> DOCUMENT TEXT
○ ○ ○ ○ ○
Michele K. Short/ © 2024 FOCUS FEATURES LLC

The trailers for Lisa Frankenstein, a new horror comedy, include a marketing enticement that both warmed and confused my blackened movie-nerd heart the first time I saw it: “From the acclaimed writer of Jennifer’s Body.”

Evidently, we’ve come a long way since the 2010s, when no marketing department worth its salary would have seen that as a selling point. When it was released back in 2009, Jennifer’s Body represented a public humbling for its hotly-tipped screenwriter Diablo Cody, not to mention the moment public opinion seemed to turn on Megan Fox for being both hot and sentient. Cody had recently won a Best Original Screenplay Oscar for Juno, her first produced script (and even that movie received some unfair backlash, from folks who couldn’t see the elegant storytelling apparently concealed by someone saying “honest to blog”). Jennifer’s Body arrived as a follow-up just in time to catch the brunt of the backlash. It was too flip, too slangy, not scary enough, not sexy enough, and—somehow perfectly, given its high-school setting—not popular enough, an immediate box office flop.
○ ○ ○ ○ ○
> DATA EXTRACT
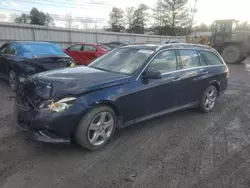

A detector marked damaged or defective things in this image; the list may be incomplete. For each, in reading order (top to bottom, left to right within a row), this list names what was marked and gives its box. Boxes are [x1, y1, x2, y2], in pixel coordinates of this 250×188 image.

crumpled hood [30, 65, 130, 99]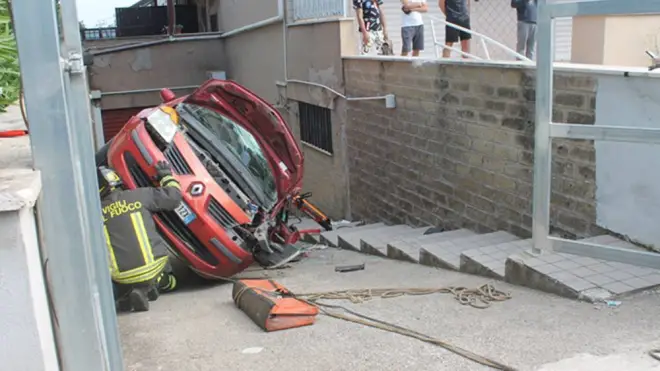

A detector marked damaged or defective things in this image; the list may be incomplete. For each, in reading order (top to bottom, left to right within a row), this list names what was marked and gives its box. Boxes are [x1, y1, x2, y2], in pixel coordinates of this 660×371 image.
○ ○ ○ ○ ○
> INSTRUCTIONS
1 - In the article about Lisa Frankenstein and Jennifer's Body, what award had Diablo Cody recently won for Juno?
2 - Go on with the article about Lisa Frankenstein and Jennifer's Body from the point where it stops.

> ANSWERS GIVEN
1 - A Best Original Screenplay Oscar.

2 -
Cody then returned closer to Juno territory. Her two subsequent re-teamings with director Jason Reitman, Young Adult and Tully, form a loose trilogy of domestic dramedies informed by nostalgia and self-image. She also created The United States of Tara, a Showtime comedy-drama, and, in big-studio territory, took a crack at both a live-action Powerpuff Girls reboot and an earlier version of a Barbie screenplay, both unrealized. Even as its cult grew, Jennifer’s Body represented a road not taken—until now. Lisa Frankenstein finally continues what Cody was doing in Jennifer’s Body, and is arguably the weirder and cultier of the two films.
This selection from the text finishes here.